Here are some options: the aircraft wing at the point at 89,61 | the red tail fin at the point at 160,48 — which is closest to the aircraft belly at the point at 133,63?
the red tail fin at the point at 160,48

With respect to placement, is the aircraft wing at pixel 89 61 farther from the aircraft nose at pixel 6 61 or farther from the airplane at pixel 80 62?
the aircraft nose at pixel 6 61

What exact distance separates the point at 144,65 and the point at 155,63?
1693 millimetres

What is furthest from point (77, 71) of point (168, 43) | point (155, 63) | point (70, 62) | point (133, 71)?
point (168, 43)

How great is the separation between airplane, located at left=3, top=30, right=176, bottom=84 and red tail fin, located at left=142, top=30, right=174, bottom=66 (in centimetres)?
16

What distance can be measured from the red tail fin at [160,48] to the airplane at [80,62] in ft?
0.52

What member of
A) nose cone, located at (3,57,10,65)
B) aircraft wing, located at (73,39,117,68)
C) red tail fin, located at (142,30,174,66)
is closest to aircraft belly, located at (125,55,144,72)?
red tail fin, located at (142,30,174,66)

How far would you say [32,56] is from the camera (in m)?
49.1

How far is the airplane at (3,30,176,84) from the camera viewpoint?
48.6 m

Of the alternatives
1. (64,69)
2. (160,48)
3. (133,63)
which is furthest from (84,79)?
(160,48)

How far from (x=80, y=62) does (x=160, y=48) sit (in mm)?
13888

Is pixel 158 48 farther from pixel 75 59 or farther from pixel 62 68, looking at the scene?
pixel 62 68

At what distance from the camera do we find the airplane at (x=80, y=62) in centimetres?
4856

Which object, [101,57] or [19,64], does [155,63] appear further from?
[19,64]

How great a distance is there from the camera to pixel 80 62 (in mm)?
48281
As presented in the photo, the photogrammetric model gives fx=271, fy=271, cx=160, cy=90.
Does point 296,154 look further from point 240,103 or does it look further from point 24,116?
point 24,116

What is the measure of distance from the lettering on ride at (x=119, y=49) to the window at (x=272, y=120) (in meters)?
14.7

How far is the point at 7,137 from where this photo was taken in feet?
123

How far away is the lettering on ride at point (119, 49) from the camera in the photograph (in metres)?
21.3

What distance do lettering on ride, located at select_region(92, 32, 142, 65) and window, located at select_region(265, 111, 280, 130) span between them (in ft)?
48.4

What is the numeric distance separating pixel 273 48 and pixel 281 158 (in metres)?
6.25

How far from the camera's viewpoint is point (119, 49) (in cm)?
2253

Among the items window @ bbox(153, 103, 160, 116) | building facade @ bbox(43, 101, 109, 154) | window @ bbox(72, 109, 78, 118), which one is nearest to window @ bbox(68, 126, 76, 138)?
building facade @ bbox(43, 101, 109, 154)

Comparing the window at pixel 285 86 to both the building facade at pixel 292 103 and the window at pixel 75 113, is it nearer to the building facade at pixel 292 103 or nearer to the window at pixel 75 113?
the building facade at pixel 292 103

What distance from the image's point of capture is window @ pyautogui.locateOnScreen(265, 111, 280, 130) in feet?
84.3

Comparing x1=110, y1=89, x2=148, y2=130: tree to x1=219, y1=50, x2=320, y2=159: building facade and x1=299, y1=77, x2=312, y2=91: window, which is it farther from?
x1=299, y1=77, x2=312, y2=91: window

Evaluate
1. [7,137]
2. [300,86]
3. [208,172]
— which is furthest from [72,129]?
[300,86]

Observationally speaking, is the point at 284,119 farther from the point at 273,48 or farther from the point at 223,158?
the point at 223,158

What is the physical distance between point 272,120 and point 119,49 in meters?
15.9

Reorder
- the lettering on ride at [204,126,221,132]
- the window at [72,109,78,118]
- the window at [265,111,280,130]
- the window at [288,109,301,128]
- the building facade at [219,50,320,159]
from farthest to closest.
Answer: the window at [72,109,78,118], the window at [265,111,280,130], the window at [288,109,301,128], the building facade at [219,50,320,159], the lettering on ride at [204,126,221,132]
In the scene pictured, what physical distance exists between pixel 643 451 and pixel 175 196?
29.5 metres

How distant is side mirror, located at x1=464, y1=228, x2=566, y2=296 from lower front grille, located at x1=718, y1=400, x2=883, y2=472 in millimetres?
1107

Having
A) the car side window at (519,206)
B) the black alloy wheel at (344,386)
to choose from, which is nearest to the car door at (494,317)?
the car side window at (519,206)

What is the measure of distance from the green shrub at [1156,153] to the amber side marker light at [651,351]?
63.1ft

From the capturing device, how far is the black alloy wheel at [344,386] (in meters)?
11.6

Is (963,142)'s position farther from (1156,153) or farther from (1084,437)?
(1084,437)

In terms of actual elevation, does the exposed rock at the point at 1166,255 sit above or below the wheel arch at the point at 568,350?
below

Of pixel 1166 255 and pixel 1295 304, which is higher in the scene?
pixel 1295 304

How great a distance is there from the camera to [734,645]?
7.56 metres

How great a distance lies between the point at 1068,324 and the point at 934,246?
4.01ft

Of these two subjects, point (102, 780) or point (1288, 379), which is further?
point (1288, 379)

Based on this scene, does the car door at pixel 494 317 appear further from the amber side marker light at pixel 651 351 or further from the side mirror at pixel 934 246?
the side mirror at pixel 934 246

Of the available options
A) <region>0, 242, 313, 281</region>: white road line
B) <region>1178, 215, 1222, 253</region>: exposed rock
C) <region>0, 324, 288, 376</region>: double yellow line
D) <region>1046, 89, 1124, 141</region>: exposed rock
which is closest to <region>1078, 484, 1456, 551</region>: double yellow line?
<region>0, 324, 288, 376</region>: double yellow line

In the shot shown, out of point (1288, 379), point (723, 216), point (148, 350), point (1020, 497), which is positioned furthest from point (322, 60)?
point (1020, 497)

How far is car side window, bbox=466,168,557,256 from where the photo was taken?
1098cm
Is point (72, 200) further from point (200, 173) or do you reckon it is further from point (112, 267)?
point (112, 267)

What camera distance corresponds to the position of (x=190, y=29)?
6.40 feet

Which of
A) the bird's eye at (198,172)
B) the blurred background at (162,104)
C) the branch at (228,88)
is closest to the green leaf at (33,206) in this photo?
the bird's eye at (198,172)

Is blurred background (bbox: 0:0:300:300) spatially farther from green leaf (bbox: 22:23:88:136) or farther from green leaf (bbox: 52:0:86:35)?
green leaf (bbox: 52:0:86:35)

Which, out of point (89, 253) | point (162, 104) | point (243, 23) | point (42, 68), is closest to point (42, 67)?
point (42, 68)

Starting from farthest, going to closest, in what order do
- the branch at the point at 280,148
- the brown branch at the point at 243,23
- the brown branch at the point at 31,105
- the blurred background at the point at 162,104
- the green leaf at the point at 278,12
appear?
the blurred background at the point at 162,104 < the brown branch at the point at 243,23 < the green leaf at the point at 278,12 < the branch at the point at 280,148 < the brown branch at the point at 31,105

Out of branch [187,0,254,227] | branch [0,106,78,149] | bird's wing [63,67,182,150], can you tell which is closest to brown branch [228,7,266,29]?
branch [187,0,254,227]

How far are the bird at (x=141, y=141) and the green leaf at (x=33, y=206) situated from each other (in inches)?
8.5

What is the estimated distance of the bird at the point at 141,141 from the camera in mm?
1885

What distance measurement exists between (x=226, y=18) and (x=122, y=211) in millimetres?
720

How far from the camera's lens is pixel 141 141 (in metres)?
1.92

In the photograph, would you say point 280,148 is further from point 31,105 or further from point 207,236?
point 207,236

* * * *

◆ Work to complete
Copy the records verbatim, from the line with "Starting from farthest, going" up to and including the last line of the records.

◆ The solution
Starting from farthest, going to closest, in what order do
- the branch at the point at 280,148
- the brown branch at the point at 243,23
- the brown branch at the point at 31,105
- the blurred background at the point at 162,104
- the green leaf at the point at 278,12
appear?
the blurred background at the point at 162,104 < the brown branch at the point at 243,23 < the green leaf at the point at 278,12 < the branch at the point at 280,148 < the brown branch at the point at 31,105

Out of branch [187,0,254,227] | branch [0,106,78,149] | bird's wing [63,67,182,150], can you tell which is closest to brown branch [228,7,266,29]?
branch [187,0,254,227]

How far are the bird at (x=141, y=141) and the green leaf at (x=33, y=206) situated from each other (in inches)?
8.5

What is the estimated distance of the bird at the point at 141,141 from the camera in mm?
1885

What distance measurement exists between (x=226, y=18) and (x=122, y=211) in millimetres?
720

How far from the camera's lens is pixel 141 141 (in metres)?
1.92

In the photograph, would you say point 280,148 is further from point 31,105 or further from point 207,236?
point 207,236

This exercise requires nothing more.